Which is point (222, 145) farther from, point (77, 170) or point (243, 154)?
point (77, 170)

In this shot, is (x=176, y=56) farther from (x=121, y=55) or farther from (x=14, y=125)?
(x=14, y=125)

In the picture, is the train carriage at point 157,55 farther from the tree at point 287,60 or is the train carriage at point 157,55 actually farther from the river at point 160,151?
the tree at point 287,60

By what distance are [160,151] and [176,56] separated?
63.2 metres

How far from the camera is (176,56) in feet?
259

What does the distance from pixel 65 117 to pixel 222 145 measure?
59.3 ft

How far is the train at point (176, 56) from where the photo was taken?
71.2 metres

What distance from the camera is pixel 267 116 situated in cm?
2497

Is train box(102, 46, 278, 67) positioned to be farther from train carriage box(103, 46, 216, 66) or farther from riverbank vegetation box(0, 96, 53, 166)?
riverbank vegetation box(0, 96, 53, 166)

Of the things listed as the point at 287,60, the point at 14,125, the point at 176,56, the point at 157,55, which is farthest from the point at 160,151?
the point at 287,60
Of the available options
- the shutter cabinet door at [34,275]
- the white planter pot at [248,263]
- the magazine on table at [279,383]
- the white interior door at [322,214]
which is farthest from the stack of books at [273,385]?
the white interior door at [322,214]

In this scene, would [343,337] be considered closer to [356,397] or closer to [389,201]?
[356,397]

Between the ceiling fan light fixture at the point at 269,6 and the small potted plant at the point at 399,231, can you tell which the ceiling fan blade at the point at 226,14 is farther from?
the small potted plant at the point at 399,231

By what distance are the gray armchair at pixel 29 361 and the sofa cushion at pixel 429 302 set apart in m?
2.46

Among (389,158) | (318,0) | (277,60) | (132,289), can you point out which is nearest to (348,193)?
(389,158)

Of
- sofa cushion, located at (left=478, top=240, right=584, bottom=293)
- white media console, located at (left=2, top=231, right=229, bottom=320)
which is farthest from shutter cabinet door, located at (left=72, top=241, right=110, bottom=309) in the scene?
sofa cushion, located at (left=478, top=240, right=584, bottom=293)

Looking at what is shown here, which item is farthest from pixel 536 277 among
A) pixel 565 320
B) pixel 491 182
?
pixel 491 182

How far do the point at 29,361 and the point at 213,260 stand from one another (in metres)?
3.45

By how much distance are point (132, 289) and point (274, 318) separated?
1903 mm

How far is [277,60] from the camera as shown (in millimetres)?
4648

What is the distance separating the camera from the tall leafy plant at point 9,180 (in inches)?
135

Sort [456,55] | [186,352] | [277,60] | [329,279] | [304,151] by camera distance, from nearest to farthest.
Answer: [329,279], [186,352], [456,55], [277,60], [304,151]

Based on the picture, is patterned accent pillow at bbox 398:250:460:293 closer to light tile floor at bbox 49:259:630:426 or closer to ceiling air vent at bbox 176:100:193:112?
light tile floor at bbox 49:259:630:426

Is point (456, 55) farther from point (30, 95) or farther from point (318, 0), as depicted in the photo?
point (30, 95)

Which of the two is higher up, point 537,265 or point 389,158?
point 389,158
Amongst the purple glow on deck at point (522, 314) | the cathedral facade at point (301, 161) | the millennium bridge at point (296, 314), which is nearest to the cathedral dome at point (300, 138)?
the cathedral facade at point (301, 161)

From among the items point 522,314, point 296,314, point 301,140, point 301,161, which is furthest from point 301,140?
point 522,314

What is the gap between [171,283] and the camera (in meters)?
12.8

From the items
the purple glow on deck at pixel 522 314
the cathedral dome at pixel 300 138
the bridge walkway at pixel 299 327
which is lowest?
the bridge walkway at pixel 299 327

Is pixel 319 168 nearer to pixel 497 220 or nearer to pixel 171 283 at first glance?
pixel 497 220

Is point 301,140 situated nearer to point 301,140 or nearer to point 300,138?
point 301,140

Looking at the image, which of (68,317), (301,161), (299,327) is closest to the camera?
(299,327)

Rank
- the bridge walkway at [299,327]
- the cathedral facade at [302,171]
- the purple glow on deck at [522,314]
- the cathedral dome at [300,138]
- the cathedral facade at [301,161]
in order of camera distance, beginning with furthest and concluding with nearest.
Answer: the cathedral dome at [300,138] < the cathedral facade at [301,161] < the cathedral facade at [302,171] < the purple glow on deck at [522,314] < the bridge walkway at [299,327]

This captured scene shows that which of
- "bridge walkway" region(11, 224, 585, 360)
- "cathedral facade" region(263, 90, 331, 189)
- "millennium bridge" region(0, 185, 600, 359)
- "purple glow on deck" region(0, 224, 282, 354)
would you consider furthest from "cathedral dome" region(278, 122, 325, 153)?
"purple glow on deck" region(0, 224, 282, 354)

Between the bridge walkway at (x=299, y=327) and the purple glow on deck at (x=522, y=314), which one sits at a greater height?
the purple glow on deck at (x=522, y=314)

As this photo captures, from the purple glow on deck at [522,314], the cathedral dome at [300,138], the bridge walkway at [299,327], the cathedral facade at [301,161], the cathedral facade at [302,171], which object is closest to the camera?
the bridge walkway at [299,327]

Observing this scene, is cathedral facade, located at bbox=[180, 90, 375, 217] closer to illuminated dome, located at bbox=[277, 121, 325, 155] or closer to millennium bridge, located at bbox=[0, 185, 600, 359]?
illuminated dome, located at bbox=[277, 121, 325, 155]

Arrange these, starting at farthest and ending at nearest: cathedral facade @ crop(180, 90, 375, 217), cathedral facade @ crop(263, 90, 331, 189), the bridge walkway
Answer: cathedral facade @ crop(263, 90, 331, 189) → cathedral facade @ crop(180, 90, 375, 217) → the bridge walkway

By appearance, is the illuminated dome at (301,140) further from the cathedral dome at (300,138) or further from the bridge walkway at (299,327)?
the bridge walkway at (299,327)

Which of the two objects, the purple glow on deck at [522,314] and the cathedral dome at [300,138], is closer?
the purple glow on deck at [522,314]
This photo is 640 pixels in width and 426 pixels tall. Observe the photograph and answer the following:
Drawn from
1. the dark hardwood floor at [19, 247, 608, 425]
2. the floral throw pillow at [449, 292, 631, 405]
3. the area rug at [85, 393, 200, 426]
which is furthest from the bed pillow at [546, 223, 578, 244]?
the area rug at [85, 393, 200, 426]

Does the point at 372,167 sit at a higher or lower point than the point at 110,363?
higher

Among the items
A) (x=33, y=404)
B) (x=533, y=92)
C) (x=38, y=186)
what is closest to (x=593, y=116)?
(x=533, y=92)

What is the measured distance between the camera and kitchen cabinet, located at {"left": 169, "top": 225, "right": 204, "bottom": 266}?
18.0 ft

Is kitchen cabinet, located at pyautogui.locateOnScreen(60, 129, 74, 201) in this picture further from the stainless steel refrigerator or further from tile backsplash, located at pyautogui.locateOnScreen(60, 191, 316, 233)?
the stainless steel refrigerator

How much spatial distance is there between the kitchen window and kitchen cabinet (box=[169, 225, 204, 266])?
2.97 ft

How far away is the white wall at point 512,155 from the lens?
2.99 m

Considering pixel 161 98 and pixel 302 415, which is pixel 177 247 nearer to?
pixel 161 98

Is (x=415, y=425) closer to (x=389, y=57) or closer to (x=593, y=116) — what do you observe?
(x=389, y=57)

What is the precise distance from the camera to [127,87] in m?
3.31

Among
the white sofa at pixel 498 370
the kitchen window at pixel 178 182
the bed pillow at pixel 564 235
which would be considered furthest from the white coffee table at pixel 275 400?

======

SET TASK
Copy every entry above verbatim, preserving its line breaks.

REPLY TO THE TASK
Which is point (222, 145) farther from, point (77, 170) or point (243, 154)?
point (77, 170)

In this shot, is (x=176, y=56) farther from (x=121, y=55) or farther from (x=14, y=125)?
(x=14, y=125)

In the picture, is the train carriage at point 157,55 farther from the tree at point 287,60 or is the train carriage at point 157,55 actually farther from the river at point 160,151?
the tree at point 287,60

By what distance are [160,151] and [176,56] separated?
63.2 metres

How far from the camera is (176,56) in feet?
259

What does the distance from pixel 65 117 to pixel 222 145 measure?
59.3 ft

How far is the train at point (176, 56) from where the photo was taken?
71.2 metres

What distance from the camera is pixel 267 116 situated in cm?
2497

Is train box(102, 46, 278, 67) positioned to be farther from train carriage box(103, 46, 216, 66) or farther from riverbank vegetation box(0, 96, 53, 166)?
riverbank vegetation box(0, 96, 53, 166)

Of the things listed as the point at 287,60, the point at 14,125, the point at 176,56, the point at 157,55, which is farthest from the point at 160,151?
the point at 287,60
Of the available options
- the shutter cabinet door at [34,275]
- the white planter pot at [248,263]
- the magazine on table at [279,383]
- the white interior door at [322,214]
which is farthest from the stack of books at [273,385]?
the white interior door at [322,214]

In this scene, would [343,337] be considered closer to [356,397] or closer to [389,201]?
[356,397]

Between the ceiling fan light fixture at the point at 269,6 and the small potted plant at the point at 399,231, can you tell which the ceiling fan blade at the point at 226,14 is farther from?
the small potted plant at the point at 399,231

By what distance are the gray armchair at pixel 29 361 and the sofa cushion at pixel 429 302 set apart in m?
2.46

Among (389,158) | (318,0) | (277,60) | (132,289), can you point out which is nearest to (348,193)?
(389,158)

Of
- sofa cushion, located at (left=478, top=240, right=584, bottom=293)
- white media console, located at (left=2, top=231, right=229, bottom=320)
which is farthest from shutter cabinet door, located at (left=72, top=241, right=110, bottom=309) in the scene?
sofa cushion, located at (left=478, top=240, right=584, bottom=293)

Looking at what is shown here, which item is farthest from pixel 536 277 among
A) pixel 565 320
B) pixel 491 182
?
pixel 491 182

How far do the point at 29,361 and the point at 213,260 stand from one another (in metres)?
3.45

By how much distance are point (132, 289) and point (274, 318) separated?
1903 mm

How far is [277,60] from the camera as shown (in millimetres)?
4648

What is the distance separating the camera from the tall leafy plant at point 9,180 (in inches)?
135

Sort [456,55] | [186,352] | [277,60] | [329,279] | [304,151] by camera distance, from nearest to farthest.
Answer: [329,279], [186,352], [456,55], [277,60], [304,151]

Based on the picture, is patterned accent pillow at bbox 398:250:460:293 closer to light tile floor at bbox 49:259:630:426 or closer to ceiling air vent at bbox 176:100:193:112?
light tile floor at bbox 49:259:630:426

Is point (456, 55) farther from point (30, 95) or farther from point (318, 0), as depicted in the photo?
point (30, 95)

Which of the two is higher up, point 537,265 or point 389,158?
point 389,158
Amongst the purple glow on deck at point (522, 314) | the cathedral facade at point (301, 161) | the millennium bridge at point (296, 314), which is nearest to the cathedral dome at point (300, 138)?
the cathedral facade at point (301, 161)

From among the items point 522,314, point 296,314, point 301,140, point 301,161, which is furthest from point 301,140?
point 522,314

What is the gap between [171,283] and the camera (in meters)?
12.8

From the items
the purple glow on deck at pixel 522 314
the cathedral dome at pixel 300 138
the bridge walkway at pixel 299 327
which is lowest?
the bridge walkway at pixel 299 327

Is pixel 319 168 nearer to pixel 497 220 or nearer to pixel 171 283 at first glance?
pixel 497 220

Is point 301,140 situated nearer to point 301,140 or nearer to point 300,138?
point 301,140

Looking at the image, which of (68,317), (301,161), (299,327) is closest to the camera?
(299,327)

Rank
- the bridge walkway at [299,327]
- the cathedral facade at [302,171]
- the purple glow on deck at [522,314]
- the cathedral dome at [300,138]
- the cathedral facade at [301,161]
in order of camera distance, beginning with furthest and concluding with nearest.
Answer: the cathedral dome at [300,138] < the cathedral facade at [301,161] < the cathedral facade at [302,171] < the purple glow on deck at [522,314] < the bridge walkway at [299,327]

This captured scene shows that which of
- "bridge walkway" region(11, 224, 585, 360)
- "cathedral facade" region(263, 90, 331, 189)
- "millennium bridge" region(0, 185, 600, 359)
- "purple glow on deck" region(0, 224, 282, 354)
would you consider furthest from "cathedral dome" region(278, 122, 325, 153)?
"purple glow on deck" region(0, 224, 282, 354)

Between the bridge walkway at (x=299, y=327) and the purple glow on deck at (x=522, y=314), which one sits at a greater height?
the purple glow on deck at (x=522, y=314)

As this photo captures, from the purple glow on deck at [522,314], the cathedral dome at [300,138], the bridge walkway at [299,327], the cathedral facade at [301,161], the cathedral facade at [302,171], which object is closest to the camera?
the bridge walkway at [299,327]

Observing this scene, is cathedral facade, located at bbox=[180, 90, 375, 217] closer to illuminated dome, located at bbox=[277, 121, 325, 155] or closer to millennium bridge, located at bbox=[0, 185, 600, 359]?
illuminated dome, located at bbox=[277, 121, 325, 155]

Arrange these, starting at farthest and ending at nearest: cathedral facade @ crop(180, 90, 375, 217), cathedral facade @ crop(263, 90, 331, 189), the bridge walkway
Answer: cathedral facade @ crop(263, 90, 331, 189) → cathedral facade @ crop(180, 90, 375, 217) → the bridge walkway

By appearance, is the illuminated dome at (301,140) further from the cathedral dome at (300,138) or further from the bridge walkway at (299,327)?
the bridge walkway at (299,327)

Which of the two objects, the purple glow on deck at [522,314] and the cathedral dome at [300,138], is closer?
the purple glow on deck at [522,314]
This photo is 640 pixels in width and 426 pixels tall. Observe the photograph and answer the following:
Drawn from
1. the dark hardwood floor at [19, 247, 608, 425]
2. the floral throw pillow at [449, 292, 631, 405]
3. the area rug at [85, 393, 200, 426]
which is furthest from the bed pillow at [546, 223, 578, 244]?
the area rug at [85, 393, 200, 426]

Does the point at 372,167 sit at a higher or lower point than the point at 110,363?
higher

Among the items
A) (x=33, y=404)
B) (x=533, y=92)
C) (x=38, y=186)
what is closest to (x=593, y=116)?
(x=533, y=92)

What is the measured distance between the camera and kitchen cabinet, located at {"left": 169, "top": 225, "right": 204, "bottom": 266}?
18.0 ft

Is kitchen cabinet, located at pyautogui.locateOnScreen(60, 129, 74, 201) in this picture further from the stainless steel refrigerator or further from tile backsplash, located at pyautogui.locateOnScreen(60, 191, 316, 233)?
the stainless steel refrigerator

How much spatial distance is there between the kitchen window and kitchen cabinet (box=[169, 225, 204, 266])?
2.97 ft

How far away is the white wall at point 512,155 from the lens?
2.99 m

Considering pixel 161 98 and pixel 302 415, which is pixel 177 247 nearer to?
pixel 161 98

Is (x=415, y=425) closer to (x=389, y=57) or closer to (x=593, y=116) — what do you observe?
(x=389, y=57)

What is the precise distance from the camera to [127,87] in m?
3.31

Among
the white sofa at pixel 498 370
the kitchen window at pixel 178 182
the bed pillow at pixel 564 235
which would be considered furthest from the white coffee table at pixel 275 400?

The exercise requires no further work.